Which brings us to today’s version of the misunderstanding. In the New York Times, we’re told that we all must be saving more energy. Possibly we should be, for wasting the stuff doesn’t sound very clever. But then we’re told:
The Trump administration has proposed killing Energy Star and all but eliminating other efficiency programs, with cuts averaging nearly 80 percent. Congress wisely rejected these proposals initially for the short term, but legislation recently passed by the House isn’t much better, proposing to cut many of these money-saving and job-creating programs nearly in half.
But creating a job isn’t a money-saving program, we’ve just proved that conclusively up above. Creating jobs adds costs, not reduces them. Then, we’re told again:
Today, according to the Energy Department, energy efficiency supports 2.2 million American jobs — from contractors weatherizing houses to workers manufacturing more efficient appliances and equipment. Imagine how many more jobs could be created if we were to turn our waste into opportunity.
Or, with our newfound knowledge, we can translate that into looking at how much more it will cost us if we use many more people to do it!
It is true that while all jobs are a cost, some of them are at least worth the expense of having them done. The output we get from their being performed is worth more than the cost of the labor going in. What we need and want is a method of sorting through which those are – and perhaps more importantly, which ones aren’t worth doing – so that we only use our scarce and expensive labor on producing those things which are worth more than their cost. Fortunately, we do have such a system.
It’s called “the market.” People doing something where the inputs are worth more than the outputs suffer, rapidly, an interesting process called bankruptcy. Those processes whose output is worth more than the inputs make something called “profits.” A useful corollary of this is that if we have to have government insistence to get people to do something then it’s probably not adding that value. A generally decent rule is that the lust for profits will get people doing what makes or saves them money. The alternative is that we think every businessman in the country is just too damn dumb to work out how much extra labor it will cost to save energy and vice versa. And in this day of spreadsheets, that’s a really hard sell to make.
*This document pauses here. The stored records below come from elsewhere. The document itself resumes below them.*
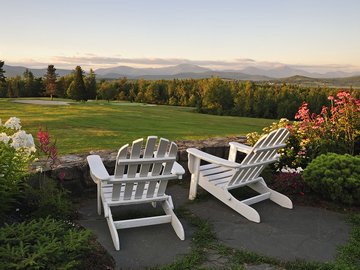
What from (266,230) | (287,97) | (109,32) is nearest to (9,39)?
(109,32)

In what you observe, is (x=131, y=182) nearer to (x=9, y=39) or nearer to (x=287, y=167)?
(x=287, y=167)

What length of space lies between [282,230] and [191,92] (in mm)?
55701

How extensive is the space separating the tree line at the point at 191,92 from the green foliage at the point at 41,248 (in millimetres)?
44455

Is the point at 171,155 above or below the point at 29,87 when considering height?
above

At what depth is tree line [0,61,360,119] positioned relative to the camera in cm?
4664

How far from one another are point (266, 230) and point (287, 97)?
152ft

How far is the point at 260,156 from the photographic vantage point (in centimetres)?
430

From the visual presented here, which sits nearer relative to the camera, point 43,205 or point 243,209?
point 43,205

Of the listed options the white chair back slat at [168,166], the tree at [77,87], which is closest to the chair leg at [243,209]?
the white chair back slat at [168,166]

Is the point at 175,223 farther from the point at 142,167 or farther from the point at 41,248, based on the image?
the point at 41,248

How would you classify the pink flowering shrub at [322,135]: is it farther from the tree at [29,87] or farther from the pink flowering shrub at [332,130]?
the tree at [29,87]

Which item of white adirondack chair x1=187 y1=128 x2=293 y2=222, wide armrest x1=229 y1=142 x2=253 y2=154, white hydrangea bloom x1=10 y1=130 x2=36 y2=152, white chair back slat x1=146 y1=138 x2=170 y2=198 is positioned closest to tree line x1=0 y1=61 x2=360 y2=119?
wide armrest x1=229 y1=142 x2=253 y2=154

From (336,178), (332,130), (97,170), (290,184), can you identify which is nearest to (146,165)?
(97,170)

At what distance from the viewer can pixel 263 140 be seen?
13.5 feet
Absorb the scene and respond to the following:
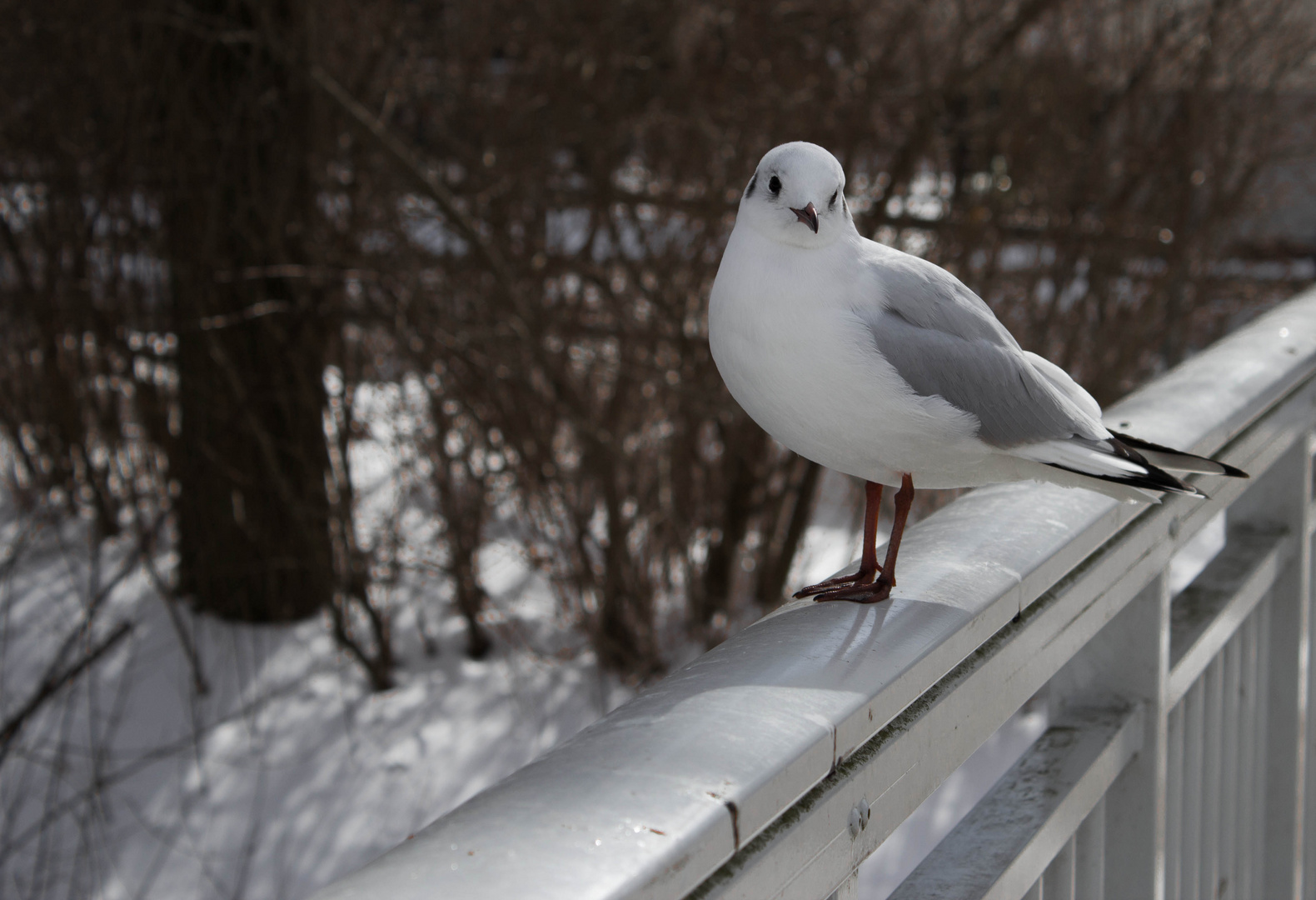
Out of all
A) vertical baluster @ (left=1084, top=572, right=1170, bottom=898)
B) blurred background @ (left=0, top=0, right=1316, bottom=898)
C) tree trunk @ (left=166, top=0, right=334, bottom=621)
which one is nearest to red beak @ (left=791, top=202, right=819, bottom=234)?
vertical baluster @ (left=1084, top=572, right=1170, bottom=898)

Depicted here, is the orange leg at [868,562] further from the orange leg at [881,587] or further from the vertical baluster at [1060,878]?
the vertical baluster at [1060,878]

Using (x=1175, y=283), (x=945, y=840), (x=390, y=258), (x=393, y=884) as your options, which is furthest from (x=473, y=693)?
(x=393, y=884)

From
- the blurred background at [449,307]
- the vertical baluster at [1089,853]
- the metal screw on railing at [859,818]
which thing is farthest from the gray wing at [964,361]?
the blurred background at [449,307]

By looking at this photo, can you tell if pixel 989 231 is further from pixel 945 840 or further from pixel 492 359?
pixel 945 840

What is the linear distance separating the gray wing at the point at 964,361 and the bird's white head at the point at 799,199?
0.08 m

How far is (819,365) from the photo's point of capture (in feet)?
3.42

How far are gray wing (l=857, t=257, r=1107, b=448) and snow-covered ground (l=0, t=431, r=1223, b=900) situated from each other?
8.34 feet

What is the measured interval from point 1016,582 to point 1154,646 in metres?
0.35

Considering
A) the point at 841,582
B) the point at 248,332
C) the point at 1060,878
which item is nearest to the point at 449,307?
the point at 248,332

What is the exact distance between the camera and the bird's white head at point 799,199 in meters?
1.09

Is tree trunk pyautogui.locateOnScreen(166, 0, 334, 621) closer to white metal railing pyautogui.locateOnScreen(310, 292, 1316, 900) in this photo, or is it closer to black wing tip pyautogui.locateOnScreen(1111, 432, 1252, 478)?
white metal railing pyautogui.locateOnScreen(310, 292, 1316, 900)

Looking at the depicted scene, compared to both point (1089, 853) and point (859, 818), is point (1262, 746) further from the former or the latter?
point (859, 818)

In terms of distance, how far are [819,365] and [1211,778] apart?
32.7 inches

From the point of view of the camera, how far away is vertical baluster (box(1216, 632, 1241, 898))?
1.53 meters
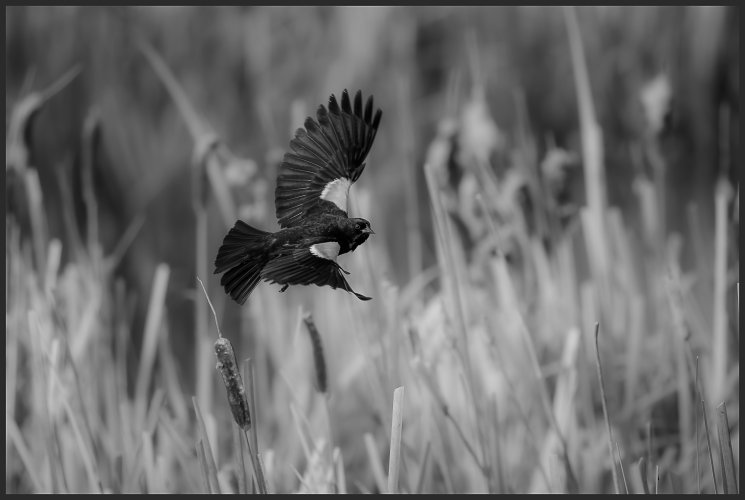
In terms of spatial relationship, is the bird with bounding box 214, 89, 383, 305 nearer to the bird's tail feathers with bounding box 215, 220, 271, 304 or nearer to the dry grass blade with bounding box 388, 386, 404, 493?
the bird's tail feathers with bounding box 215, 220, 271, 304

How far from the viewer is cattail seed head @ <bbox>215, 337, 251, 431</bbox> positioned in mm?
486

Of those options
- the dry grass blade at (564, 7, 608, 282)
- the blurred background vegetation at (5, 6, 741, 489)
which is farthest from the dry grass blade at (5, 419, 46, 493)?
the blurred background vegetation at (5, 6, 741, 489)

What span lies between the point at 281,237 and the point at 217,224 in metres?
1.61

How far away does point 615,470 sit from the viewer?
651 millimetres

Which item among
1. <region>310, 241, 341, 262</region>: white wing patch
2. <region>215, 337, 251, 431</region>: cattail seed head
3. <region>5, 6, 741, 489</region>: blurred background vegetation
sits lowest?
<region>215, 337, 251, 431</region>: cattail seed head

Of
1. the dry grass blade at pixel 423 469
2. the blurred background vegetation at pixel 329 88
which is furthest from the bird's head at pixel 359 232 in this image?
the blurred background vegetation at pixel 329 88

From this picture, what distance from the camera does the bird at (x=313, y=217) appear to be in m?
0.48

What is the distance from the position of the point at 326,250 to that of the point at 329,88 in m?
1.77

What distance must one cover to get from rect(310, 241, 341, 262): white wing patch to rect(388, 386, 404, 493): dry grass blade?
0.49 feet

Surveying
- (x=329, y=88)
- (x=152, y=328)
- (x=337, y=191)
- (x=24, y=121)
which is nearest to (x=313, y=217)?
(x=337, y=191)

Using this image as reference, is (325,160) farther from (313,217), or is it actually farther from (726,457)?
(726,457)

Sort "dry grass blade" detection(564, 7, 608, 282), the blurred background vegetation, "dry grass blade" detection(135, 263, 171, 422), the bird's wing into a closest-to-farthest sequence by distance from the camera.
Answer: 1. the bird's wing
2. "dry grass blade" detection(135, 263, 171, 422)
3. "dry grass blade" detection(564, 7, 608, 282)
4. the blurred background vegetation

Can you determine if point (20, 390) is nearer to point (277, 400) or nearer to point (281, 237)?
point (277, 400)

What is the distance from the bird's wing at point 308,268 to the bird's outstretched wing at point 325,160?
67 mm
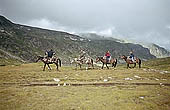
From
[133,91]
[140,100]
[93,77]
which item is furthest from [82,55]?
[140,100]

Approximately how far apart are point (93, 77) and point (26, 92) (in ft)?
50.2

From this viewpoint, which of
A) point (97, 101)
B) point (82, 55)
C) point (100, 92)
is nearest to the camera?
point (97, 101)

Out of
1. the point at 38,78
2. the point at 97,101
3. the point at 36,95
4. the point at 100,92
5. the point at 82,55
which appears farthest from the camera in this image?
the point at 82,55

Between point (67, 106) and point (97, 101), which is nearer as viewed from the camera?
point (67, 106)

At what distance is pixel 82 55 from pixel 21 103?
30898 millimetres

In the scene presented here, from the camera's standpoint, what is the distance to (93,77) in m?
36.8

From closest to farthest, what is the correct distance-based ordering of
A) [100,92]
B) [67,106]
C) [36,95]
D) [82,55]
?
Result: [67,106] < [36,95] < [100,92] < [82,55]

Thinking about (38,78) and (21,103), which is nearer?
(21,103)

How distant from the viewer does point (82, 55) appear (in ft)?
164

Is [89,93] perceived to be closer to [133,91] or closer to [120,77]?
[133,91]

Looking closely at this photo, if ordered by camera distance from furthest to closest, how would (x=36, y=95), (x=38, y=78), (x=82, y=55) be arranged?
(x=82, y=55) < (x=38, y=78) < (x=36, y=95)

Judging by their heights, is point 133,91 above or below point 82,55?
below

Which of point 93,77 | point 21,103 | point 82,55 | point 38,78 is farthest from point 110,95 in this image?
point 82,55

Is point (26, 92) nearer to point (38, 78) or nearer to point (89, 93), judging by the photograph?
point (89, 93)
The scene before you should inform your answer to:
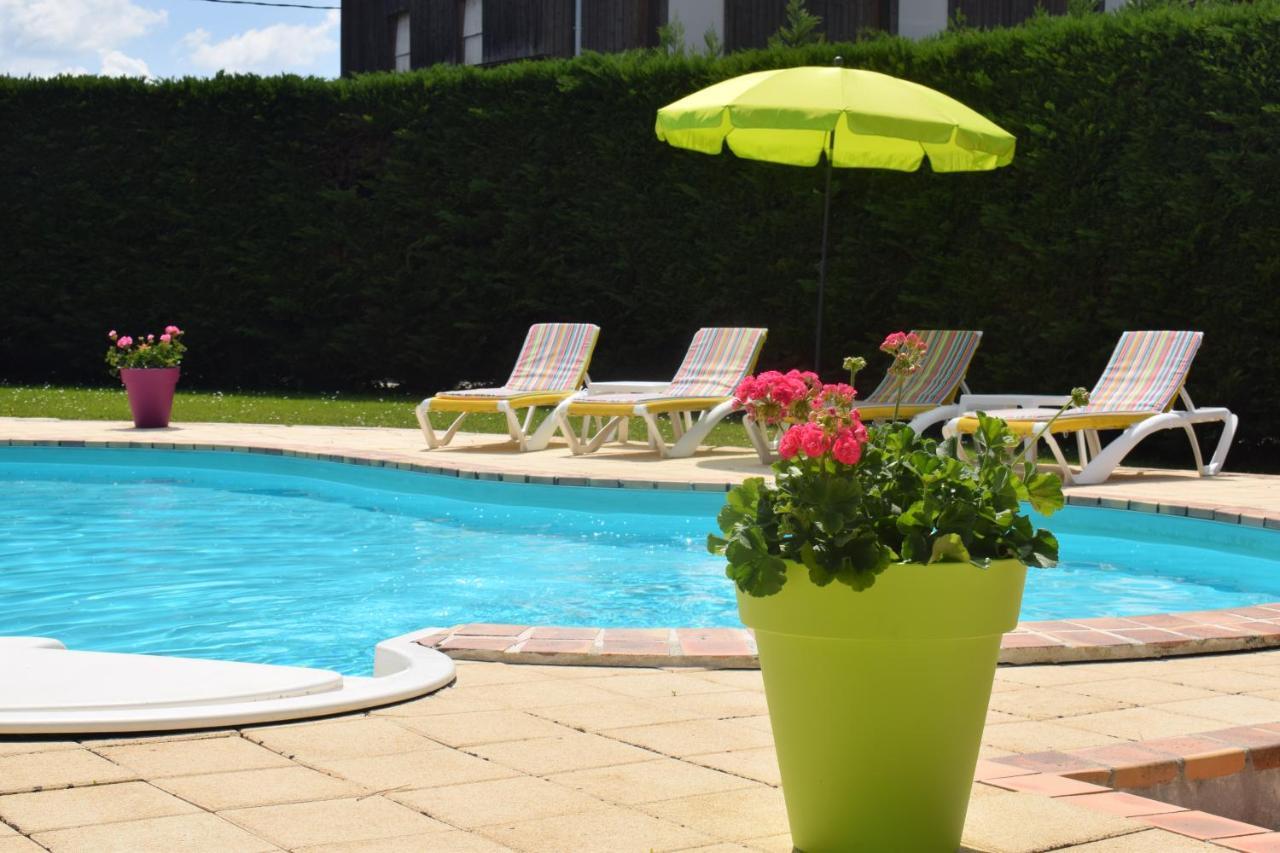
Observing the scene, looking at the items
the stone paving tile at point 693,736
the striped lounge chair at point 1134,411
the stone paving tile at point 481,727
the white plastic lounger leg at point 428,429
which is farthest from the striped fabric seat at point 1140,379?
the stone paving tile at point 481,727

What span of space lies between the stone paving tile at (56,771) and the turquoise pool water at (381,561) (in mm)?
2276

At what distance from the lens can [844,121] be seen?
10141 millimetres

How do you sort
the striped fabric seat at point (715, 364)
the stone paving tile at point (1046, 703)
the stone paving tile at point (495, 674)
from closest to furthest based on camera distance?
the stone paving tile at point (1046, 703) < the stone paving tile at point (495, 674) < the striped fabric seat at point (715, 364)

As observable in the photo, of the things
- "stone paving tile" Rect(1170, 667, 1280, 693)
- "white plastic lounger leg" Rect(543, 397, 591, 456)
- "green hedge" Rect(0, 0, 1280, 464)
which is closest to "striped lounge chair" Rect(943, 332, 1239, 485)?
"green hedge" Rect(0, 0, 1280, 464)

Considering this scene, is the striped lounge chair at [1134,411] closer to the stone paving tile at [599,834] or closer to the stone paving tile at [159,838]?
the stone paving tile at [599,834]

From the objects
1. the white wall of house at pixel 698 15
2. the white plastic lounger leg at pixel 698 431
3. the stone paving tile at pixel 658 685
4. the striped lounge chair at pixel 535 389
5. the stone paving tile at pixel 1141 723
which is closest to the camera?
the stone paving tile at pixel 1141 723

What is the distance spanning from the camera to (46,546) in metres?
8.21

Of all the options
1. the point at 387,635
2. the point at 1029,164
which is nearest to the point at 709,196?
the point at 1029,164

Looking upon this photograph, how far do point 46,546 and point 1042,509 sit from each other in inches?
260

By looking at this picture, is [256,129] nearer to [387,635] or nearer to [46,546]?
[46,546]

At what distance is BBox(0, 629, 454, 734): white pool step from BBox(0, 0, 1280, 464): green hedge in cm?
872

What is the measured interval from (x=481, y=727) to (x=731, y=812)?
2.76 feet

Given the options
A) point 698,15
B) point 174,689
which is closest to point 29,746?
point 174,689

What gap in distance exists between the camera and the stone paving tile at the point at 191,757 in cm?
324
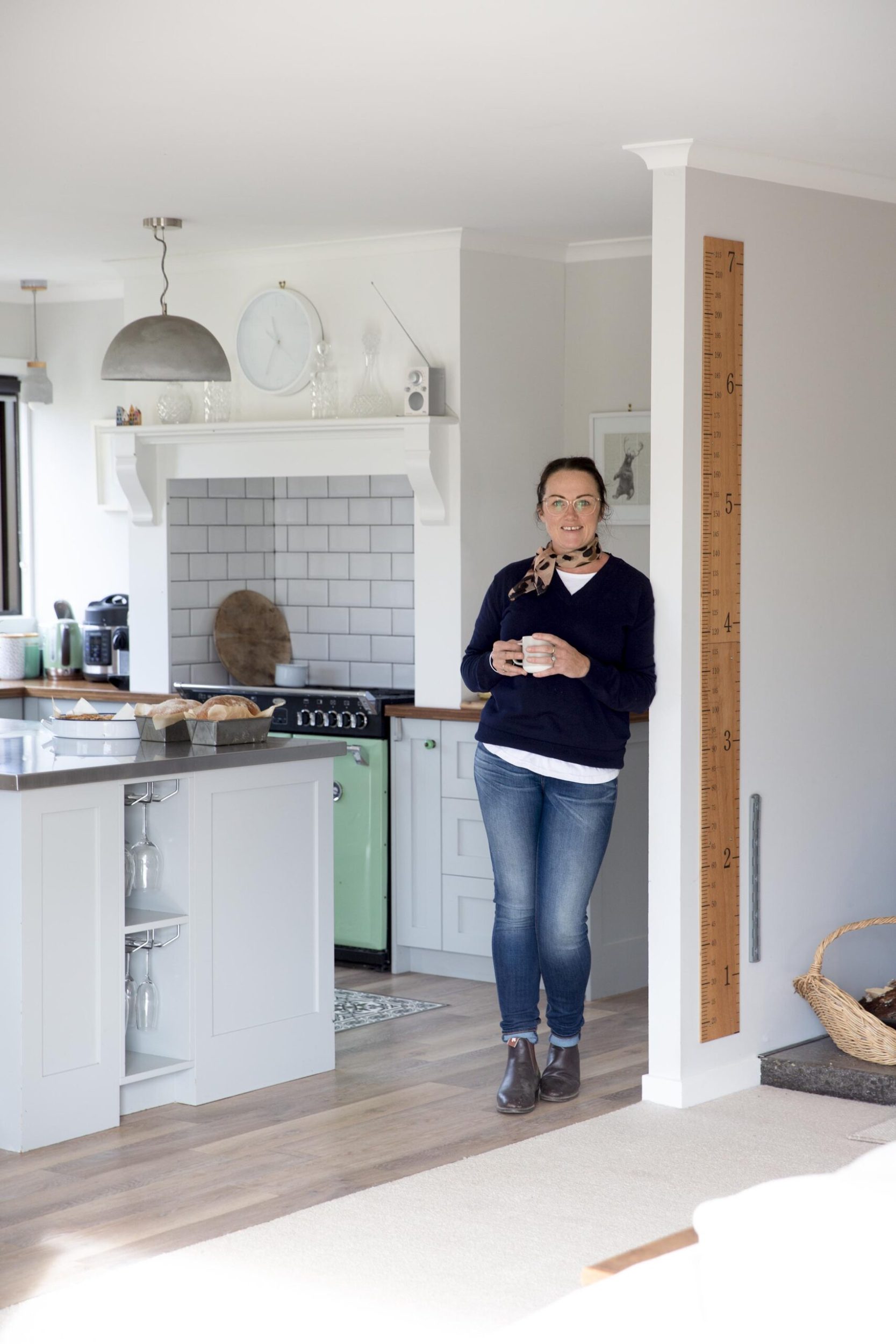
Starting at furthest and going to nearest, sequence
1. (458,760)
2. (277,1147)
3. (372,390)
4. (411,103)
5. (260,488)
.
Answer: (260,488)
(372,390)
(458,760)
(277,1147)
(411,103)

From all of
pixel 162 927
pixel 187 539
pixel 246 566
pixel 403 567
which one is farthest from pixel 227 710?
pixel 246 566

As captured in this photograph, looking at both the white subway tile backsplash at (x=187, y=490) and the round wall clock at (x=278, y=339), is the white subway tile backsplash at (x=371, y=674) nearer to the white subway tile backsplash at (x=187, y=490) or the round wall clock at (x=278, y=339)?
the white subway tile backsplash at (x=187, y=490)

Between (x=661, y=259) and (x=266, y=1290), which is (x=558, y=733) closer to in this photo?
(x=661, y=259)

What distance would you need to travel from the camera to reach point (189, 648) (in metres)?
6.44

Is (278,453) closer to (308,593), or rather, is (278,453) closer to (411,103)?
(308,593)

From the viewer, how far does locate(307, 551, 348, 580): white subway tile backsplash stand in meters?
6.45

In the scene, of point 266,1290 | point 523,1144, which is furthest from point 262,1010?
point 266,1290

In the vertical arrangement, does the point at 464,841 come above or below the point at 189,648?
below

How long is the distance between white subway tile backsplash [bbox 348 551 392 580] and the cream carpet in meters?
2.74

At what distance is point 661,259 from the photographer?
413 centimetres

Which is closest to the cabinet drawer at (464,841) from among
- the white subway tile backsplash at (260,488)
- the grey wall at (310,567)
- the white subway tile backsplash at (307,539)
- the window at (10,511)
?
the grey wall at (310,567)

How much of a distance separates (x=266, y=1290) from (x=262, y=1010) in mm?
1383

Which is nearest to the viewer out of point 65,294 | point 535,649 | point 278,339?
point 535,649

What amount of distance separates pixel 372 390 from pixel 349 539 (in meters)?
0.82
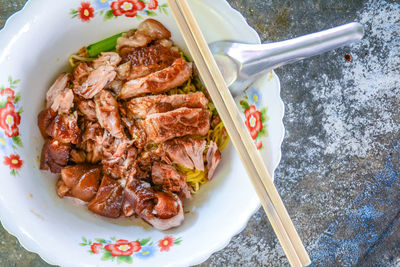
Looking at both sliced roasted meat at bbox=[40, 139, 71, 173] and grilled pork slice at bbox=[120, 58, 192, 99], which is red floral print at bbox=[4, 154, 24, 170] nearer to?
sliced roasted meat at bbox=[40, 139, 71, 173]

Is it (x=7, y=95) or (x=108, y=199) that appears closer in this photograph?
(x=7, y=95)

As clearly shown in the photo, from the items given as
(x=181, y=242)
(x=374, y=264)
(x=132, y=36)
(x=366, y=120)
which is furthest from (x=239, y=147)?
(x=374, y=264)

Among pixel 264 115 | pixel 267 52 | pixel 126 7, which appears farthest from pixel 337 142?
pixel 126 7

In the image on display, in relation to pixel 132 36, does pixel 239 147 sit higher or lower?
lower

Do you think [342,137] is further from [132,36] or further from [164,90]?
[132,36]

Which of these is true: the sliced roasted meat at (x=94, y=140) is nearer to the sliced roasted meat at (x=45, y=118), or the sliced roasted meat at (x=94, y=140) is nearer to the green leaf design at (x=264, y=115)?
the sliced roasted meat at (x=45, y=118)

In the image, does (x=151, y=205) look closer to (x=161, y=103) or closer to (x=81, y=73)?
(x=161, y=103)

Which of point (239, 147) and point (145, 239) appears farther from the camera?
point (145, 239)
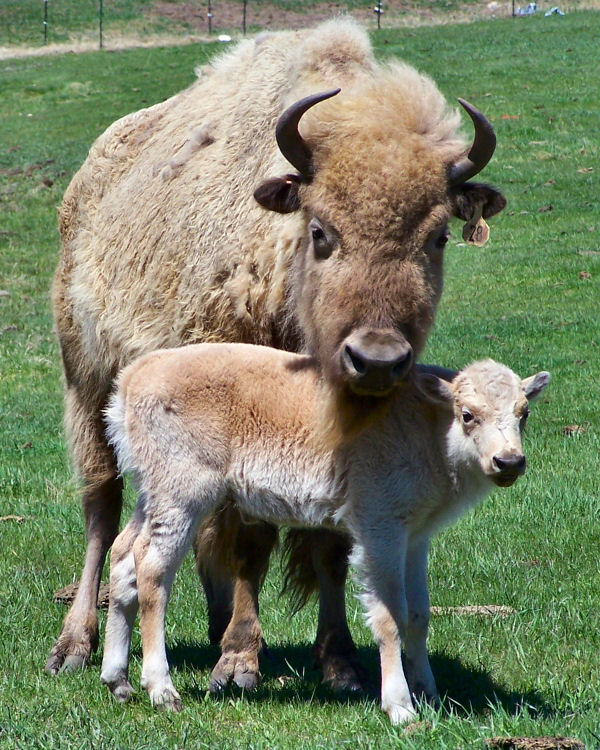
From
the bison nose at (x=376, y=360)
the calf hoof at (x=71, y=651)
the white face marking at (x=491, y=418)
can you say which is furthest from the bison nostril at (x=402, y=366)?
the calf hoof at (x=71, y=651)

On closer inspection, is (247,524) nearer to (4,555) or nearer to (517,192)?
(4,555)

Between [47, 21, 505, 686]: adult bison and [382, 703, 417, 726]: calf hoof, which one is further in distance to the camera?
[47, 21, 505, 686]: adult bison

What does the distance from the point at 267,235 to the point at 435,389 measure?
61.0 inches

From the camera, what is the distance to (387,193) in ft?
15.0

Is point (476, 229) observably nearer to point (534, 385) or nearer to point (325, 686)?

Yes, there is that extra little bit, externalities. These are things not included in the price system, like the climate change to come (no, please, don’t argue about this) from the excessive use of energy. But the answer there is to price them into the market system with a carbon tax, perhaps. It still isn’t true that we should be using regulation to force people into increasing their costs by creating more jobs.
For, as I say, jobs are a cost, not a benefit.